More than a decade ago, the MCSA spearheaded the formation of a multi-stakeholder National Precious Metals Forum (NPMF), with representatives from mining companies, SAPS, the South African Diamond and Precious Metals Regulator, Rand Refinery and the National Prosecuting Authority. The NPMF was replaced in 2014 by the National Co-ordinating Strategic Management Team (NCSMT).
The broad view that government and industry appear to agree on is that a legitimate small-scale mining sector could be managed through specific legislation at the same time as more effective steps are taken against the criminal elements. This would require tightening existing criminal laws, with a particular emphasis on the downstream beneficiation and international marketing levels of the hierarchy.
Section 27 of the Mineral and Petroleum Resources Development Act (MPRDA) provides for a sub-industrial-scale mining permit. This permit still has financial and environmental requirements that are likely to be impossible for those making a marginal living to meet. But mining activities cannot be miniaturised below a certain level without harmful effects on health and safety and the environment. There’s no agreement on how small or unregulated a legitimate mining operation can be.
The MCSA says it supports regularising ASMs if it can be done safely, in an environmentally responsible manner, and without endangering people, including employees of legal mining companies. It should also be done in a way that does not encourage more illegal mining. It suggests that the DMRE look at simplifying the process for small-scale miners to apply for permits. It points out that the MPRDA does not allow for artisanal miners but if they were to be brought within the regulated framework, they should be limited to surface mining, and artisanal miners should have to comply with health, environmental, financial, social and labour plans, and municipalities’ integrated development plans.
At the 2019 Mining Indaba, Mineral Resources and Energy Minister Gwede Mantashe said the NCSMT had adopted a three-pronged approach on illegal mining. It was promoting legitimate mining practices through the authorisation of mining permits, sealing the entrances of derelict mines and working with law enforcement agencies. He believed the impact was already evident in the increase in mining permit applications to more than 500 in 2018 from 330 in 2017.
Alan Martin, author of a report in April 2019 sponsored by ENACT (Enhancing Africa’s Response to Transnational Organised Crime), a project funded by the EU, argued that South Africa’s current responses that criminalised illegal miners were misguided and ignored socio-economic drivers. He said illegal mining should be regarded as artisanal activity within large-scale mines, not separate from them.
Martin said the failure to respond effectively lay partly with the constant change of South Africa’s mineral ministers and the MPRDA. The act laid the responsibility of monitoring scrap metal dealers on the South African Diamonds and Precious Metals Regulator, which was ‘disinclined’ to carry out this function. Martin recommended that South Africa should implement the global measures that govern conflict minerals; the MPRDA should be overhauled to define the difference between artisanal and industrial mining; and licensing, monitoring and investigating permit holders should be done by SAPS.

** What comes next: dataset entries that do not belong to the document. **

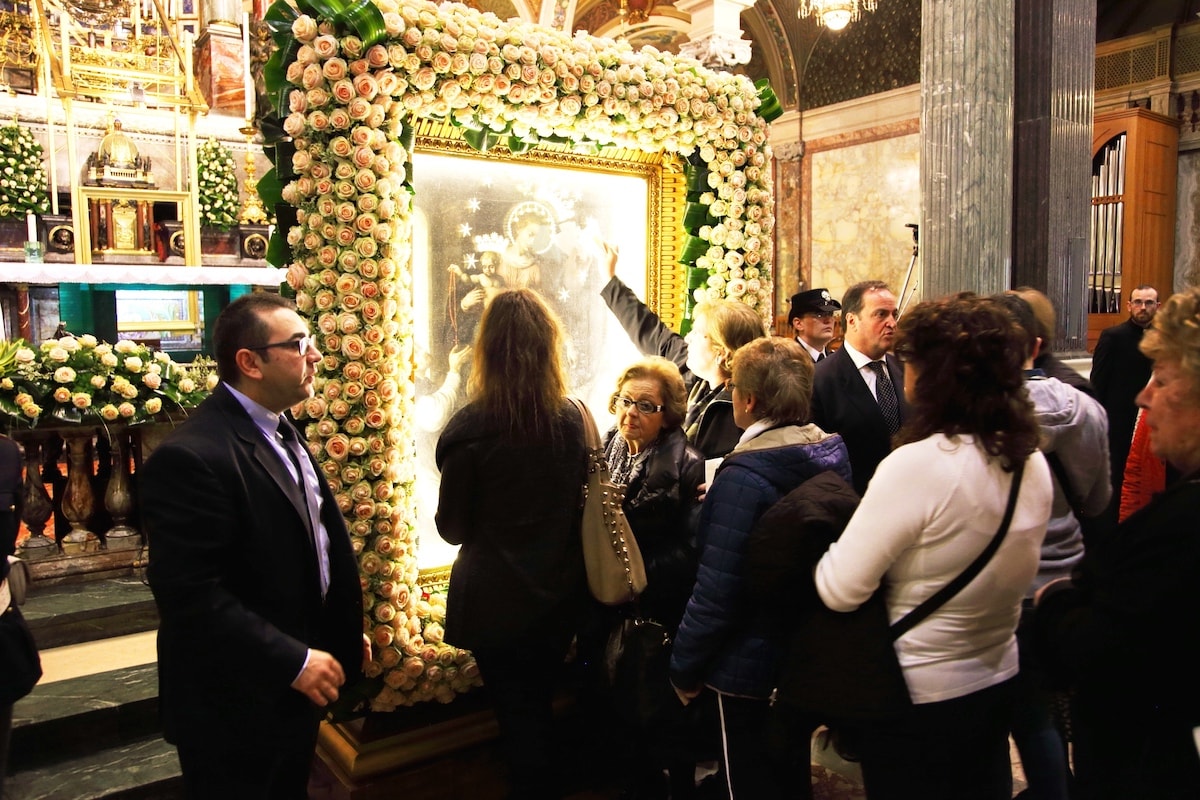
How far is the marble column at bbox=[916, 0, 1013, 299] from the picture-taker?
4.54 metres

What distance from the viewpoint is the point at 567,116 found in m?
3.36

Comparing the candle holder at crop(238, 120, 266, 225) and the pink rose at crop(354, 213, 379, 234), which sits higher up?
the candle holder at crop(238, 120, 266, 225)

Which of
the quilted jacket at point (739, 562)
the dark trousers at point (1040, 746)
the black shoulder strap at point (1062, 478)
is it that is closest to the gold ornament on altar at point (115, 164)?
the quilted jacket at point (739, 562)

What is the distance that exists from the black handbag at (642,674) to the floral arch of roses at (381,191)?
700 mm

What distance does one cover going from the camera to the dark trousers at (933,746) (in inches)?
76.7

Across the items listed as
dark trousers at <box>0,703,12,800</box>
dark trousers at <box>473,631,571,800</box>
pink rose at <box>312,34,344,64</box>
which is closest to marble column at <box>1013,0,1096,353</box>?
dark trousers at <box>473,631,571,800</box>

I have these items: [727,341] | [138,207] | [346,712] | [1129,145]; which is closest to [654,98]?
[727,341]

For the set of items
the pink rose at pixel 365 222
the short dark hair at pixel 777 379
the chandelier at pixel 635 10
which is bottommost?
the short dark hair at pixel 777 379

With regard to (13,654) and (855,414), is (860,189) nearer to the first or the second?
(855,414)

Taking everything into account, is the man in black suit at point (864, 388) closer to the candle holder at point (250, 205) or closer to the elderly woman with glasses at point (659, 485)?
the elderly woman with glasses at point (659, 485)

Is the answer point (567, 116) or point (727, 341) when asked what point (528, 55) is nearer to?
point (567, 116)

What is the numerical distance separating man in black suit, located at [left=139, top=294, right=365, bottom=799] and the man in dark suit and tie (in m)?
2.44

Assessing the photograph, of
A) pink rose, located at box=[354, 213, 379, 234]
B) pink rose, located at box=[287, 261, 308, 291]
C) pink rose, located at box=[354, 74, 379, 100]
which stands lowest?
pink rose, located at box=[287, 261, 308, 291]

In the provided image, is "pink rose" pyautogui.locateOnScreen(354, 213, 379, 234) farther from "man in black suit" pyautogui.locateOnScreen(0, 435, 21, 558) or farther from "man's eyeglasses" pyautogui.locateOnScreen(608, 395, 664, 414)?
"man in black suit" pyautogui.locateOnScreen(0, 435, 21, 558)
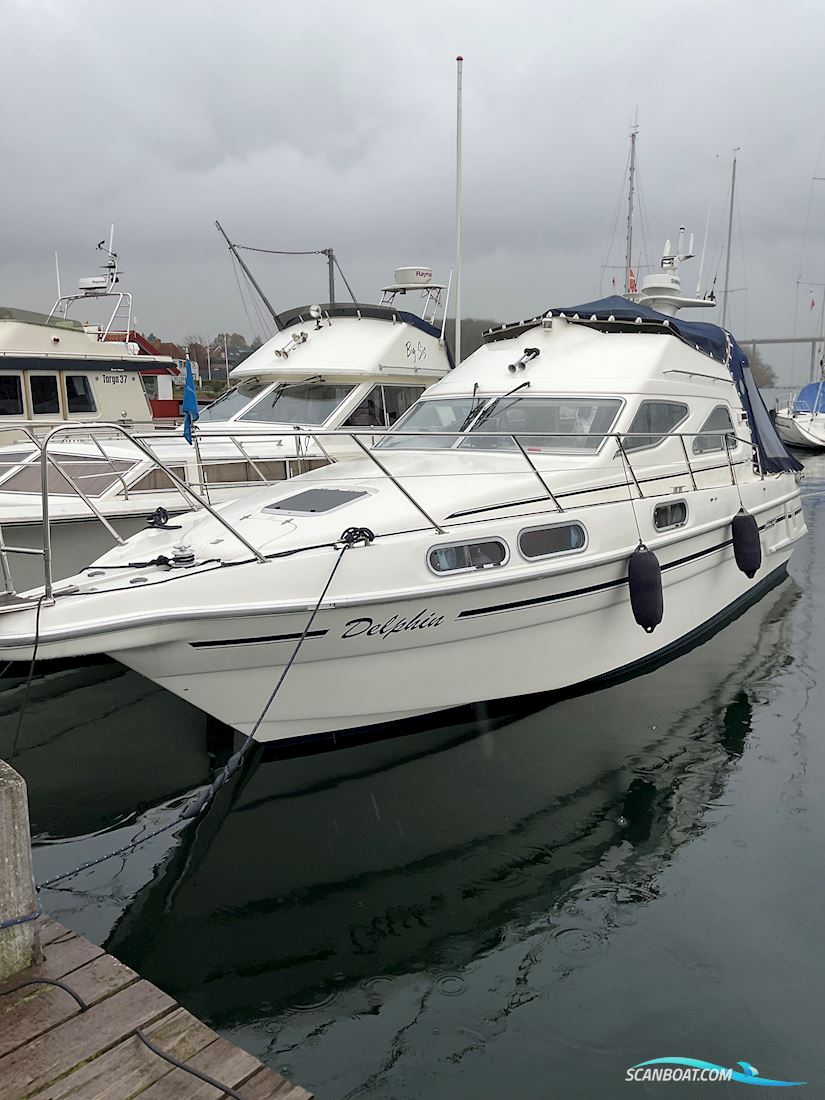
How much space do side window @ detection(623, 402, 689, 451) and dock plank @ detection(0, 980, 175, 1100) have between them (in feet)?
16.6

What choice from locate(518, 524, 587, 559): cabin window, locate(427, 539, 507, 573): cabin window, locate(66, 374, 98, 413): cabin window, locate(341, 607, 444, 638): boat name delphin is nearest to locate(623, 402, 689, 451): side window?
locate(518, 524, 587, 559): cabin window

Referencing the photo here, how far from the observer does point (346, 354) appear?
35.0 ft

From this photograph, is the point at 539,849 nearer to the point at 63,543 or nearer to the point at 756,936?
the point at 756,936

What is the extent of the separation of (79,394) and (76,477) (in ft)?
14.3

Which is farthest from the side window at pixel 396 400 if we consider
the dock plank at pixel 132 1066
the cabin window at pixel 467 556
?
the dock plank at pixel 132 1066

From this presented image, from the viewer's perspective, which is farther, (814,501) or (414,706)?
(814,501)

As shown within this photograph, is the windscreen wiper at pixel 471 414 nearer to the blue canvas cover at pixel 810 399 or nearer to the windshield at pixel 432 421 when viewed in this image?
→ the windshield at pixel 432 421

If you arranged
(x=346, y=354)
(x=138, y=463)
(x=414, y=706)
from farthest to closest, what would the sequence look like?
(x=346, y=354) < (x=138, y=463) < (x=414, y=706)

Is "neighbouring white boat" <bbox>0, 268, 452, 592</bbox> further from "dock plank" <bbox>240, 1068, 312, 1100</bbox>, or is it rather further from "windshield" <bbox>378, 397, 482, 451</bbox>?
"dock plank" <bbox>240, 1068, 312, 1100</bbox>

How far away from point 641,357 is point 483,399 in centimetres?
143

Steps to keep illegally mined gold from entering the chain are already being taken. Rand Refinery protects its supplies, so it only buys gold from large-scale mines with which it has long-term contracts.
The Unicri report also discusses gold/platinum fingerprinting as part of the solution. Through laboratory analysis and comparison with samples it is possible to identify the shaft from which the precious metal was mined, and even whether it was processed by a legitimate refinery or an artisanal miner (the latter has more impurities).
So far, South Africa has accumulated a database of 2 500 samples. But there are still a few challenges in implementing precious metals fingerprinting, particularly in widening the database.